The task: Once you have found the line with "Silver Back Gorilla with lettuce by Ace10" in the records below, retype it and every line after it to the end exactly, with no pictures and nothing more.

Records shown:
##############################

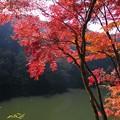 紅く染まる湖畔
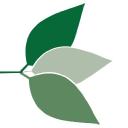 Developmental Disabilities Nurses Association logo icon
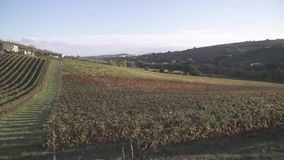 Vineyards in Italy. Shooting of fields planted with grapes stock video footage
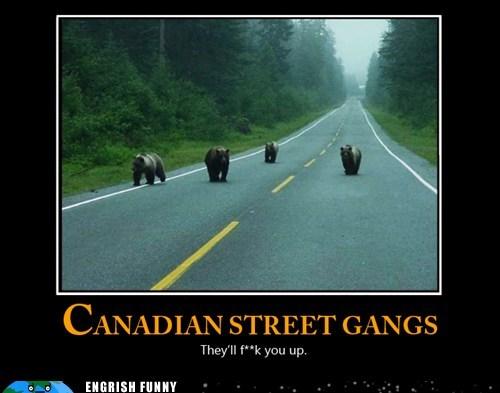 bears,Canada,canadian street gangs,eh,sorry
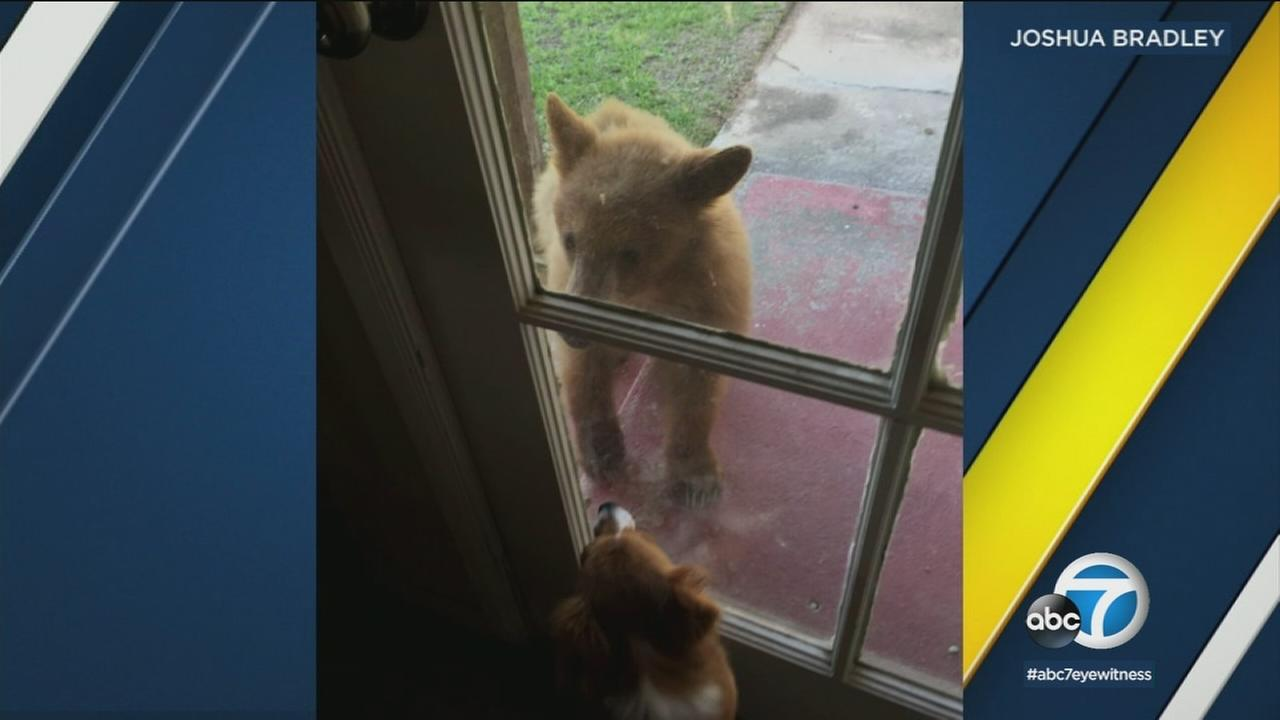 A bold bear cub came face-to-face with a family dog in Monrovia, and other bears wandered in the driveway and front yard of homes.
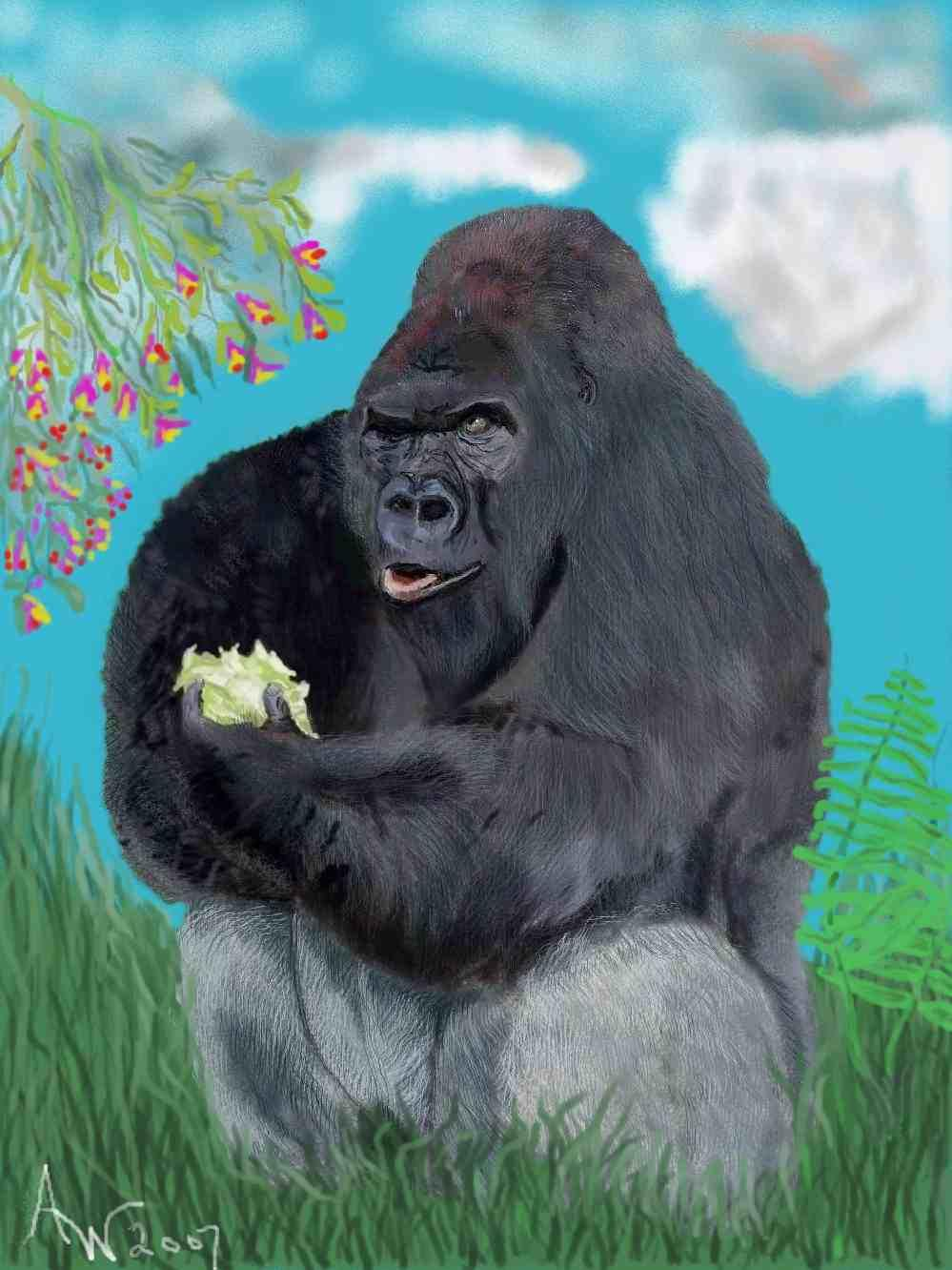 Silver Back Gorilla with lettuce by Ace10
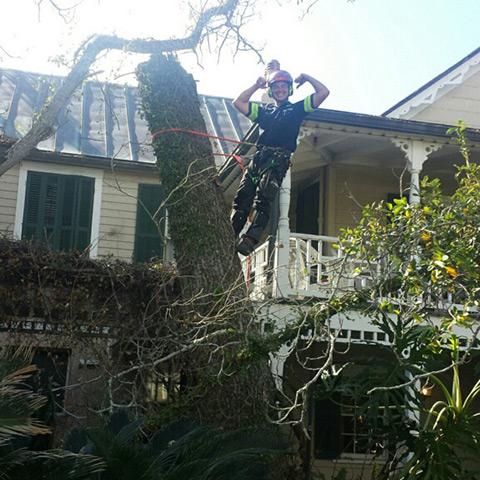 Tree service Jacksonville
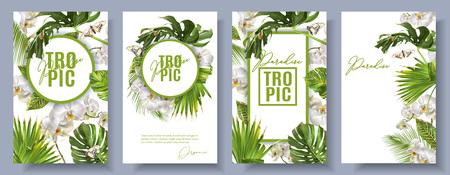 Le insegne verticali botaniche di vettore hanno messo con le foglie tropicali, i fiori dell'orchidea e le farfalle su bianco. Design per cosmetici, spa, prodotti per la cura della salute, società di viaggi. Può essere usato come sfondo estivo Archivio Fotografico - 95177420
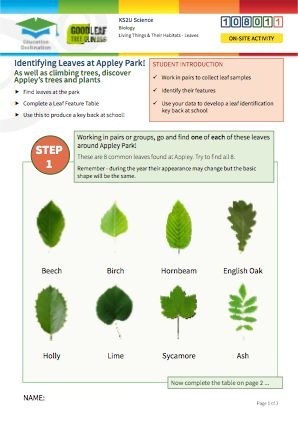 Click to view Resource 108011 Identifying trees at Appley Park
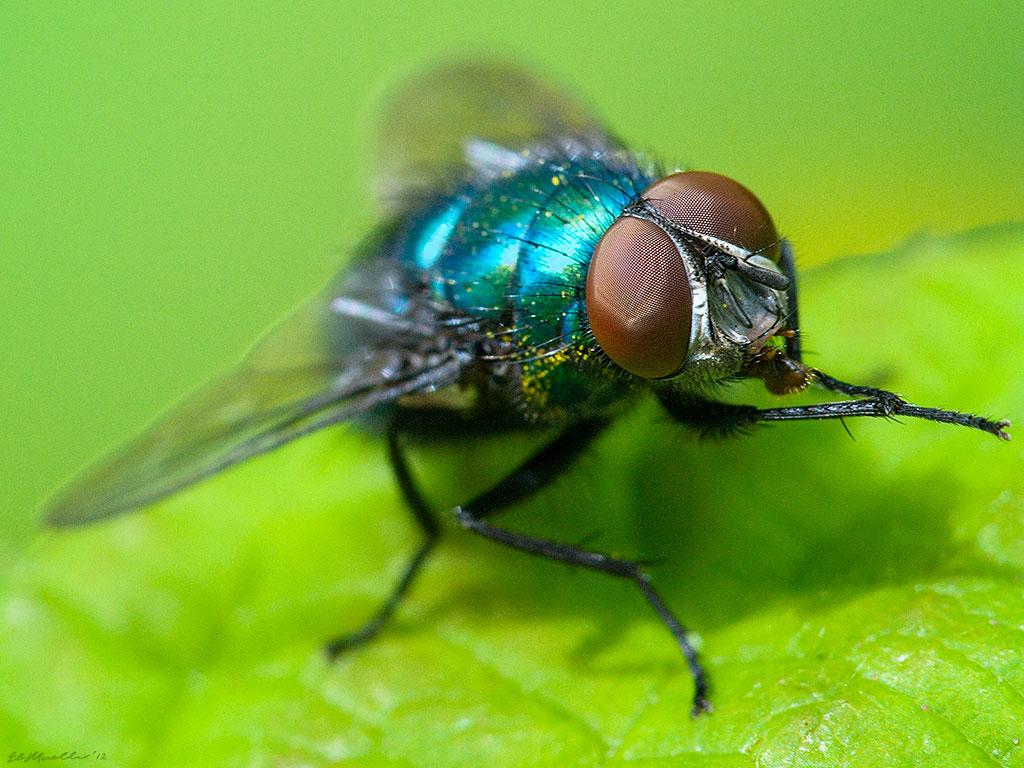 8-Blowfly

##############################

Solution to the problem:
 Silver Back Gorilla with lettuce by Ace10
 Tree service Jacksonville
 Le insegne verticali botaniche di vettore hanno messo con le foglie tropicali, i fiori dell'orchidea e le farfalle su bianco. Design per cosmetici, spa, prodotti per la cura della salute, società di viaggi. Può essere usato come sfondo estivo Archivio Fotografico - 95177420
 Click to view Resource 108011 Identifying trees at Appley Park
 8-Blowfly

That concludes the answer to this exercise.